To do
Copy every one of the following records word for word, keeping the lines in the same order.

Record excerpts
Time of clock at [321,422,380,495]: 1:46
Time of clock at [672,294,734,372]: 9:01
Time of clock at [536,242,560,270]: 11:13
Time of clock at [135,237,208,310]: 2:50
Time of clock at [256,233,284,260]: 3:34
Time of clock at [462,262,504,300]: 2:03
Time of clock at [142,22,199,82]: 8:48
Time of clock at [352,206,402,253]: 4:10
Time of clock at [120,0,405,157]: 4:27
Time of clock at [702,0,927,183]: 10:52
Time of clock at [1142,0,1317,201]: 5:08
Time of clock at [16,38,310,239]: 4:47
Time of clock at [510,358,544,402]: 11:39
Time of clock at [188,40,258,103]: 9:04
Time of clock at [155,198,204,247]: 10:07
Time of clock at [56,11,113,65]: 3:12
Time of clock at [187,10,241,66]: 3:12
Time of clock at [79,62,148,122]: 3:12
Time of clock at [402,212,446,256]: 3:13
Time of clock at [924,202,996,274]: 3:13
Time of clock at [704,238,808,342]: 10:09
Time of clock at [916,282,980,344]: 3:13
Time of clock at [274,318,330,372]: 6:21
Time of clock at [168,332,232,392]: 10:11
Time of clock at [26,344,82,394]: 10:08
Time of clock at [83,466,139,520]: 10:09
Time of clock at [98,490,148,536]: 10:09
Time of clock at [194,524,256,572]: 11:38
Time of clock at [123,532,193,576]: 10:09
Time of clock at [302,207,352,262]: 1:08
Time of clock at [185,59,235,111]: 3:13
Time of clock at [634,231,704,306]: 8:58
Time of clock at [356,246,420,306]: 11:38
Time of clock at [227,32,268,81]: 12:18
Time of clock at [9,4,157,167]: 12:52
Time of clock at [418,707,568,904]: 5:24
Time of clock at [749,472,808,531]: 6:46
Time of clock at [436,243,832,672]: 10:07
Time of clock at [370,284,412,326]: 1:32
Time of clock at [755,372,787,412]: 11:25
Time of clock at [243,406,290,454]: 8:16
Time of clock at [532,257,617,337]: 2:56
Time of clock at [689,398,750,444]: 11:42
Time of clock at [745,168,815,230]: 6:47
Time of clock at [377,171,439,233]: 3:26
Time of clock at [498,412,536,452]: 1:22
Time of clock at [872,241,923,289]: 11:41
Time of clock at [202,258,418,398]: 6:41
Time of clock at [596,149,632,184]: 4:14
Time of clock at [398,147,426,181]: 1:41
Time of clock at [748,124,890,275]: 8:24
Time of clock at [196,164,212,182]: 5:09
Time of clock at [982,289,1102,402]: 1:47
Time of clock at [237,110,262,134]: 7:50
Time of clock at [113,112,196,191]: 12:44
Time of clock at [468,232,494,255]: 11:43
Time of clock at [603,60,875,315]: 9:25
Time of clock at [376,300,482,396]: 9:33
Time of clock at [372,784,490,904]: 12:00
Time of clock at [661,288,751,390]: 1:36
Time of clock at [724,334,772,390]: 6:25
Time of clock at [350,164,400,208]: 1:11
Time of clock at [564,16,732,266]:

Reply
Time of clock at [321,422,380,495]: 1:46
Time of clock at [672,294,734,372]: 9:01
Time of clock at [536,242,560,270]: 11:13
Time of clock at [135,237,208,310]: 2:50
Time of clock at [256,233,284,260]: 3:34
Time of clock at [462,262,504,300]: 2:03
Time of clock at [142,22,199,82]: 8:48
Time of clock at [352,206,402,253]: 4:10
Time of clock at [120,0,405,157]: 4:27
Time of clock at [702,0,927,183]: 10:52
Time of clock at [1142,0,1317,201]: 5:08
Time of clock at [16,38,310,239]: 4:47
Time of clock at [510,358,544,402]: 11:39
Time of clock at [188,40,258,103]: 9:04
Time of clock at [155,198,204,247]: 10:07
Time of clock at [56,11,113,65]: 3:12
Time of clock at [187,10,241,66]: 3:12
Time of clock at [79,62,148,122]: 3:12
Time of clock at [402,212,446,256]: 3:13
Time of clock at [924,202,996,274]: 3:13
Time of clock at [704,238,808,342]: 10:09
Time of clock at [916,282,980,344]: 3:13
Time of clock at [274,318,330,372]: 6:21
Time of clock at [168,332,232,392]: 10:11
Time of clock at [26,344,82,394]: 10:08
Time of clock at [83,466,139,520]: 10:09
Time of clock at [98,490,148,536]: 10:09
Time of clock at [194,524,256,572]: 11:38
Time of clock at [123,532,193,576]: 10:09
Time of clock at [302,207,352,262]: 1:08
Time of clock at [185,59,235,111]: 3:13
Time of clock at [634,231,704,306]: 8:58
Time of clock at [356,246,420,306]: 11:38
Time of clock at [227,32,268,81]: 12:18
Time of clock at [9,4,157,167]: 12:52
Time of clock at [418,707,568,904]: 5:24
Time of clock at [749,472,808,531]: 6:46
Time of clock at [436,243,832,672]: 10:07
Time of clock at [370,284,412,326]: 1:32
Time of clock at [755,372,787,412]: 11:25
Time of clock at [243,406,290,454]: 8:16
Time of clock at [532,257,617,337]: 2:56
Time of clock at [689,398,750,444]: 11:42
Time of clock at [745,168,815,230]: 6:47
Time of clock at [377,171,439,233]: 3:26
Time of clock at [498,412,536,452]: 1:22
Time of clock at [872,241,923,289]: 11:41
Time of clock at [202,258,418,398]: 6:41
Time of clock at [596,149,632,184]: 4:14
Time of clock at [398,147,426,181]: 1:41
Time of clock at [748,124,890,275]: 8:24
Time of clock at [196,164,212,182]: 5:09
Time of clock at [982,289,1102,402]: 1:47
Time of clock at [237,110,262,134]: 7:50
Time of clock at [113,112,196,191]: 12:44
Time of clock at [468,232,494,255]: 11:43
Time of clock at [603,60,875,315]: 9:25
Time of clock at [376,300,482,396]: 9:33
Time of clock at [372,784,490,904]: 12:00
Time of clock at [661,288,751,390]: 1:36
Time of clock at [724,334,772,390]: 6:25
Time of clock at [350,164,400,208]: 1:11
Time of clock at [564,16,732,266]:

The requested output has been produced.